Sent from my iPhone using PlumbingZone


----------



## jmc12185 (Aug 27, 2013)

It may not come out freezing cold but you'll never get full hot because it's pulling from both lines at once.

Sent from my iPhone using PlumbingZone


----------



## wyrickmech (Mar 16, 2013)

jmc12185 said:


> yes, I understand that and agree. The only problem I had with what you said is that the cold water will never mix into the hot side which is untrue. Sent from my iPhone using PlumbingZone


it won't if you put a check vale on it which you need anyway. If it fails you fix. We never used the drain for the recirculating line anyway it was always the inlet to the tank. Always had two checks never had any problems. The recirculating line was no more than half the size of the hot so it would not draw out of it. Also a thermal loop was required about half of the time


----------



## jmc12185 (Aug 27, 2013)

Yes, that is why I always put check valves. Everyone does things differently and everyone has preferences. The bottom line is that it works properly, that's most important.

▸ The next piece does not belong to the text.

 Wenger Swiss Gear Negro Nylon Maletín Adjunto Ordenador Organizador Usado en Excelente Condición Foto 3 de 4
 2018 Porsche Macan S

Sent from my iPhone using PlumbingZone


----------



## redbeardplumber (Dec 4, 2012)

Excuse my ignorance. "thermal loop"?


----------



## rjbphd (Feb 5, 2010)

jmc12185 said:


> And if the pump is on, how the hell is the wAter going to back feed and spin the pump backwards? The pump is actually pulling the wAter from the hot water lines. There is no draw the other direction.
> 
> Sent from my iPhone using PlumbingZone


And when the pump (usually way oversized) is running, the check valve is totally useless.


----------



## rjbphd (Feb 5, 2010)

redbeardplumber said:


> Excuse my ignorance. "thermal loop"?


 If ya drop the down at least 24" and back up.. the thermal flow will stop in the pipe..


----------



## redbeardplumber (Dec 4, 2012)

And when would you use a thermal loop? Obviously not with a gravity system. So it prevents the drawing of cooler water back thru recirq...??


----------



## rjbphd (Feb 5, 2010)

redbeardplumber said:


> And when would you use a thermal loop? Obviously not with a gravity system. So it prevents the drawing of cooler water back thru recirq...??

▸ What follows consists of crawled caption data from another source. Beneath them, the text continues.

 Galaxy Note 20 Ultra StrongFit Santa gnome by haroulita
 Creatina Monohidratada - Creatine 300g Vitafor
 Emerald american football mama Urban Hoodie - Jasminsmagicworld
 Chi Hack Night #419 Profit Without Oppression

Right... can be used on cold water line before going to heater.. on some jobs, I have dropped the supply to near the floor and back up to ceiling before dropping into heater.


----------



## redbeardplumber (Dec 4, 2012)

^^^^ why did you need to do this RJ. New install or a problem.


----------



## MTDUNN (Oct 9, 2011)

rjbphd said:


> Right... can be used on cold water line before going to heater.. on some jobs, I have dropped the supply to near the floor and back up to ceiling before dropping into heater.


you can also thermal loop both hot and cold on top of the unit


----------



## redbeardplumber (Dec 4, 2012)

These thermal mostly commercial applications ?


----------



## rjbphd (Feb 5, 2010)

redbeardplumber said:


> ^^^^ why did you need to do this RJ. New install or a problem.


 When the water heater is too close to water treatment unit(s), you don't want hot water thermal back into them.. check valve will stop the flow but not the thermal temps..


----------



## redbeardplumber (Dec 4, 2012)

Ahhh. Great point thanks RJ!


----------



## rjbphd (Feb 5, 2010)

redbeardplumber said:


> Ahhh. Great point thanks RJ!


Ur welcome..now back to hockey..Flames sucks


----------